# Make a funny caption for this pic



## Giles

First pic from Hocus Pocus.

"I don't care how much you cry, my dermitoligist comes highly recommended and you are going!"


----------



## Count Chocula

"ya, i know i stink......what do you expect, im a corpse!"


----------



## Sssgarry

great - lady gaga is here and my lightsaber isn't working


----------



## Empty_W

"Awe, this reminds me of that scene in Ghost"


----------



## fmanswife

Please help me. I just want to look like fabio.


----------



## Recently Deceased

"No, I'm not Michael Jackson...and yes you are too old for me..."


----------



## LadyRohan

"DUDE! You really need a tic tac!"


----------



## Crunch

Boy: Do you like my costume? I'm supposed to be Justin Bieber!
Corpsey thing: I hate Justin Bieber.. sounds like a little girl!
Boy: You're SO MEAN! *starts to bawl like a little girl*
Corpsey thing: Yes almost exactly like that, just in a more singing fashion.


----------



## halloween_sucks_in_the_uk

Recently Deceased said:


> "No, I'm not Michael Jackson...and yes you are too old for me..."

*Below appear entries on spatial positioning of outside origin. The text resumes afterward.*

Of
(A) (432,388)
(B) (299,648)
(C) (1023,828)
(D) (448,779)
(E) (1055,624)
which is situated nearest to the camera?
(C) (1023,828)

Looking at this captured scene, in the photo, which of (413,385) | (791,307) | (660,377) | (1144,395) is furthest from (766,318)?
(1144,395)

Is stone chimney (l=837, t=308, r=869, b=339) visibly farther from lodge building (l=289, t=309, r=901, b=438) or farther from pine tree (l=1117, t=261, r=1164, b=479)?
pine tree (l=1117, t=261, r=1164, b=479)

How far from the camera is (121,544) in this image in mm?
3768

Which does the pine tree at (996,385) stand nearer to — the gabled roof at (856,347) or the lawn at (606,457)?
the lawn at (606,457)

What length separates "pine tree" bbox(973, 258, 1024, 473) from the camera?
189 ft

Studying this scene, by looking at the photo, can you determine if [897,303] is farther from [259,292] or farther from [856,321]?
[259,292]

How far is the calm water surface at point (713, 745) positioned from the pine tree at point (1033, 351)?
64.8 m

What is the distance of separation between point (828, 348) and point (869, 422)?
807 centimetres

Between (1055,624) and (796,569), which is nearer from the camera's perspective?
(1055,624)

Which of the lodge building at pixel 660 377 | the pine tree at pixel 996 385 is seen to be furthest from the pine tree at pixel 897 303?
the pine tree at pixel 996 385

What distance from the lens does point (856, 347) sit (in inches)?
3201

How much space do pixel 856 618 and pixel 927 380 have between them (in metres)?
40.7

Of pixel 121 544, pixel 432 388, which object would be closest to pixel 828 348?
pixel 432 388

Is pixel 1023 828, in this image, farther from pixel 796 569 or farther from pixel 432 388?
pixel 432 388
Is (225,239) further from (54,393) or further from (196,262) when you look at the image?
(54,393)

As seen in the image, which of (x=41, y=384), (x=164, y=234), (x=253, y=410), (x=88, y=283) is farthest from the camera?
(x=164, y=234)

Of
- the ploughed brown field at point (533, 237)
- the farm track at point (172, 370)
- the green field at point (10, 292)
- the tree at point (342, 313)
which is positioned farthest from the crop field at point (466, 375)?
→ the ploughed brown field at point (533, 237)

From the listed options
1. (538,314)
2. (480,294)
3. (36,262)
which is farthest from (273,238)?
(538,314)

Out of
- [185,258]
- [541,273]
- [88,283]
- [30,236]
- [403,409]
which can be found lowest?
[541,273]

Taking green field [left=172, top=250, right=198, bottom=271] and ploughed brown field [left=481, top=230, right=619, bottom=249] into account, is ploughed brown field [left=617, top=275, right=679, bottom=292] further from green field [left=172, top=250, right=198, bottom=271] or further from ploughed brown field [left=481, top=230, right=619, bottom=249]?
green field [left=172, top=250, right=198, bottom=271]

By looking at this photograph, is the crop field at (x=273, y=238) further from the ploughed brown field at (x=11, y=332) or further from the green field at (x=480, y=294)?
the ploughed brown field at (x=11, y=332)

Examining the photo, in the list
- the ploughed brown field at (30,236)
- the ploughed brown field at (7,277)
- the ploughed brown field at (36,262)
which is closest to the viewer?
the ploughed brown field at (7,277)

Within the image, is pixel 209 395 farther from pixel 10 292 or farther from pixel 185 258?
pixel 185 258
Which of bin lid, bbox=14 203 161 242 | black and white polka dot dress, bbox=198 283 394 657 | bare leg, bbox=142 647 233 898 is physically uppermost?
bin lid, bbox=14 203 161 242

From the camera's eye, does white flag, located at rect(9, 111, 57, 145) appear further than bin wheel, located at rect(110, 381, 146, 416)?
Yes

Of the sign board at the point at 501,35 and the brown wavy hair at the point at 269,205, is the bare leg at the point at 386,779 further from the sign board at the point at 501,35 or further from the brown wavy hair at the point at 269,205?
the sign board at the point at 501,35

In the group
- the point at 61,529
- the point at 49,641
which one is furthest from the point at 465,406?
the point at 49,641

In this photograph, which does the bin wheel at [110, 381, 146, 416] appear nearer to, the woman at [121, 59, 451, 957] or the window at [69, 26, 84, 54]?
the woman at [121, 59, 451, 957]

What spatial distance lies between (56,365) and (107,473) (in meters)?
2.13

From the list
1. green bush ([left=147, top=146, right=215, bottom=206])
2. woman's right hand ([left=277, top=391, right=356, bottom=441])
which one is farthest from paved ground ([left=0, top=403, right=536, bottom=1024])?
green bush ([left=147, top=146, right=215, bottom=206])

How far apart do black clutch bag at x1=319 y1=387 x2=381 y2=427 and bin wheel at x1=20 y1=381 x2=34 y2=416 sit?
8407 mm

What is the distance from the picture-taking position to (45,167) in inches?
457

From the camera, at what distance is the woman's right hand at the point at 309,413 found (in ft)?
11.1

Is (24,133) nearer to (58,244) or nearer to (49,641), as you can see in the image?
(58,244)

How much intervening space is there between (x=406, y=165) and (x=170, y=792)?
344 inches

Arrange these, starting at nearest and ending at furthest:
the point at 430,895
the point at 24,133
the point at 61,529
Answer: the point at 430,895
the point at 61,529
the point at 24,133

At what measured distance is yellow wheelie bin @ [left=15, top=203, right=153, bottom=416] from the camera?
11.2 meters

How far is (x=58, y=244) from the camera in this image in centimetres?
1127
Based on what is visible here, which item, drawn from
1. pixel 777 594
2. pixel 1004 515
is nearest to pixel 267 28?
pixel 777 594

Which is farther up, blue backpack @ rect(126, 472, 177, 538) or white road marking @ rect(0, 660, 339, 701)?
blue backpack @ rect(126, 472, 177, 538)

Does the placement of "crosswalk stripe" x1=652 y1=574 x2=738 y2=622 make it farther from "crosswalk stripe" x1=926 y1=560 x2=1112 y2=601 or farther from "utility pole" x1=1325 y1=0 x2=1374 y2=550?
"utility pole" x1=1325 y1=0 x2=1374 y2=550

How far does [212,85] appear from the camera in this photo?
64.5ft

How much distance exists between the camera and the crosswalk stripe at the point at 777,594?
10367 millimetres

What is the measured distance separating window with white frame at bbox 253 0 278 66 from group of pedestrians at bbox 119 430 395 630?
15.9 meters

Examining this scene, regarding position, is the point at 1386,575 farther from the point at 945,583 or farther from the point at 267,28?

lol ...I nearly choked on my cup of tea, very funny


----------



## BooBoo

If you love someone then let them go, if they come back then it was ment to be.


----------



## Pumpkinhead625

"Is that your breath, or did someone fart in here???"


----------



## BooBoo

... And that's what getting your salad tossed is in Prison is like, but only you'll have the makeup on & they'll be 5 or 6 people waiting their turn.


----------



## BooBoo

Keep telling yourself, it's only milk...it's only milk.


----------



## BooBoo

Sorry, I can't come up with them all at once.
I couldn't put the two together, untill you said your new girl friends
name was Bobbit.


----------



## BooBoo

Sorry to disappointment you. I know from a distance I look like the singer from the Cure, but no ... I'm not.


----------



## DannyDanger

great captions guys! keep em coming! heres another pic to caption. U can still caption the first pic too. just "quote" it.


----------



## BooBoo

Just called to let you know the state of things. Bloody good.


----------



## BooBoo

You say you had some problems when you switched to a real plane.


----------



## BooBoo

Dude I just made it with your girl friend in a Empire State Building costume. Well I just murdered your girls friend in the Empire State Building, Ironic Huh.


----------



## BooBoo

Ok your my last life line & I have 15 sec. & this is for 1 Million Dollars. What movie stars Fay Wray & clues Burger .... & Donkey .... ? Who's this


----------



## BooBoo

This is not a caption. No one is biting at this one, send us another one. Please!!!


----------



## BooBoo

Ok, one more on this one. With this hat I can tell the future. You'll be in " Blade Trinity " but unlike the star you'll pay your taxes.


----------



## DeadED

DannyDanger said:


> First pic from Hocus Pocus.


Awww Mister Grumpy pants. Does somebody need a hug?


----------



## DeadED

DannyDanger said:


> great captions guys! keep em coming! heres another pic to caption. U can still caption the first pic too. just "quote" it.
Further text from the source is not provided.